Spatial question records
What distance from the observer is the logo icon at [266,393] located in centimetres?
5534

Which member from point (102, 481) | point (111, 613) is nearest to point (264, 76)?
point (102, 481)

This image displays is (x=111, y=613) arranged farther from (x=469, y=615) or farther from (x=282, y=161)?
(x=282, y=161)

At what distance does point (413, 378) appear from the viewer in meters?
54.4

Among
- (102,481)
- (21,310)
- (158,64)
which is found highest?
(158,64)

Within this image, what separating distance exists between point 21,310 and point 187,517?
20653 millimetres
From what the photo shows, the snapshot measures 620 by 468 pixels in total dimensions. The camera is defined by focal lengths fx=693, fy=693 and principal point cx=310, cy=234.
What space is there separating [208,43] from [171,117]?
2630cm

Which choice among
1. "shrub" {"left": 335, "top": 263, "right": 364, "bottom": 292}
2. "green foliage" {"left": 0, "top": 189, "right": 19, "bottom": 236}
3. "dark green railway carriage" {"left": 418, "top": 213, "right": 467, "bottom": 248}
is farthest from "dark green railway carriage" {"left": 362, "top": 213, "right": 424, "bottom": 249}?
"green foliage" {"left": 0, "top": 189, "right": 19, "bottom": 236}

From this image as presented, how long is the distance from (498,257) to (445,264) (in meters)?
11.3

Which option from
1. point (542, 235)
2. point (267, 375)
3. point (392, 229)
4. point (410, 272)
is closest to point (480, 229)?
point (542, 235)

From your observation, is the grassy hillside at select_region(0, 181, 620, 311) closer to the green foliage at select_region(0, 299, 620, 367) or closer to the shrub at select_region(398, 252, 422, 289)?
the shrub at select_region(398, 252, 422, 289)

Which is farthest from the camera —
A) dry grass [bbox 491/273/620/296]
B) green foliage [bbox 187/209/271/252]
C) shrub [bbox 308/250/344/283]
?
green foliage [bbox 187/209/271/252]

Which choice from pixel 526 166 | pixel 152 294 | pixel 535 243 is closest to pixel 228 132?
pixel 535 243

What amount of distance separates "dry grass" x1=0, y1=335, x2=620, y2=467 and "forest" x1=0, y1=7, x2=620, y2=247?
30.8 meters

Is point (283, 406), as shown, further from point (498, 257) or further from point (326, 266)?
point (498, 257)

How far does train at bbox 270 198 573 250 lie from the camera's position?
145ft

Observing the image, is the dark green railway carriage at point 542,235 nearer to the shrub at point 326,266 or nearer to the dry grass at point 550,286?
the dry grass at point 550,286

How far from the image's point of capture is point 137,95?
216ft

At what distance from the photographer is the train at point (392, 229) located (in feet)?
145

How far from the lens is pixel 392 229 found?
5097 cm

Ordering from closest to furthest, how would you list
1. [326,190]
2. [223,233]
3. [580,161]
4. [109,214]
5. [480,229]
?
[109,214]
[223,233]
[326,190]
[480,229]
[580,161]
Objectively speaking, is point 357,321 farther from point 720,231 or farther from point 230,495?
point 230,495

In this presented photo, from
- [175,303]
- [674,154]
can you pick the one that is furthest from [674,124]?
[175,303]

§ **What needs to be done**: Exactly reproduce every line of the data above.

§ **Reply**:
What distance from the observer is the logo icon at [266,393] located in centimetres?
5534

Which member from point (102, 481) | point (111, 613) is nearest to point (264, 76)?
point (102, 481)

This image displays is (x=111, y=613) arranged farther from (x=469, y=615) or farther from (x=282, y=161)?
(x=282, y=161)

At what distance does point (413, 378) appear from the viewer in meters?
54.4

Among
- (102,481)
- (21,310)
- (158,64)
which is found highest?
(158,64)

Within this image, what separating distance exists between point 21,310 and point 187,517?
20653 millimetres
From what the photo shows, the snapshot measures 620 by 468 pixels in total dimensions. The camera is defined by focal lengths fx=693, fy=693 and principal point cx=310, cy=234.
What space is there separating [208,43] from [171,117]?
2630cm

Which choice among
1. "shrub" {"left": 335, "top": 263, "right": 364, "bottom": 292}
2. "green foliage" {"left": 0, "top": 189, "right": 19, "bottom": 236}
3. "dark green railway carriage" {"left": 418, "top": 213, "right": 467, "bottom": 248}
is farthest from "dark green railway carriage" {"left": 362, "top": 213, "right": 424, "bottom": 249}?
"green foliage" {"left": 0, "top": 189, "right": 19, "bottom": 236}

From this image as presented, how long is the distance from (498,257) to (445,264) (in meters)?
11.3

Which option from
1. point (542, 235)
2. point (267, 375)
3. point (392, 229)
4. point (410, 272)
is closest to point (480, 229)?
point (542, 235)

From your observation, is the grassy hillside at select_region(0, 181, 620, 311) closer to the green foliage at select_region(0, 299, 620, 367) or closer to the shrub at select_region(398, 252, 422, 289)?
the shrub at select_region(398, 252, 422, 289)

Which is farthest from the camera —
A) dry grass [bbox 491/273/620/296]
B) green foliage [bbox 187/209/271/252]
C) shrub [bbox 308/250/344/283]
?
green foliage [bbox 187/209/271/252]

Which choice from pixel 526 166 | pixel 152 294 | pixel 535 243 is closest to pixel 228 132?
pixel 535 243

What amount of distance separates "dry grass" x1=0, y1=335, x2=620, y2=467 and "forest" x1=0, y1=7, x2=620, y2=247?
30.8 meters

Is point (283, 406), as shown, further from point (498, 257) or further from point (326, 266)?
point (498, 257)

How far does train at bbox 270 198 573 250 lie from the camera's position?
145ft

Observing the image, is the dark green railway carriage at point 542,235 nearer to the shrub at point 326,266 or nearer to the dry grass at point 550,286?
the dry grass at point 550,286

How far from the image's point of capture is point 137,95?
216ft

At what distance from the photographer is the train at point (392, 229) located (in feet)?
145

How far from the lens is pixel 392 229 found?
5097 cm

Ordering from closest to furthest, how would you list
1. [326,190]
2. [223,233]
3. [580,161]
4. [109,214]
5. [480,229]
?
[109,214]
[223,233]
[326,190]
[480,229]
[580,161]
Objectively speaking, is point 357,321 farther from point 720,231 or farther from point 230,495?
point 230,495

In this presented photo, from
- [175,303]
- [674,154]
can you pick the one that is furthest from [674,124]?
[175,303]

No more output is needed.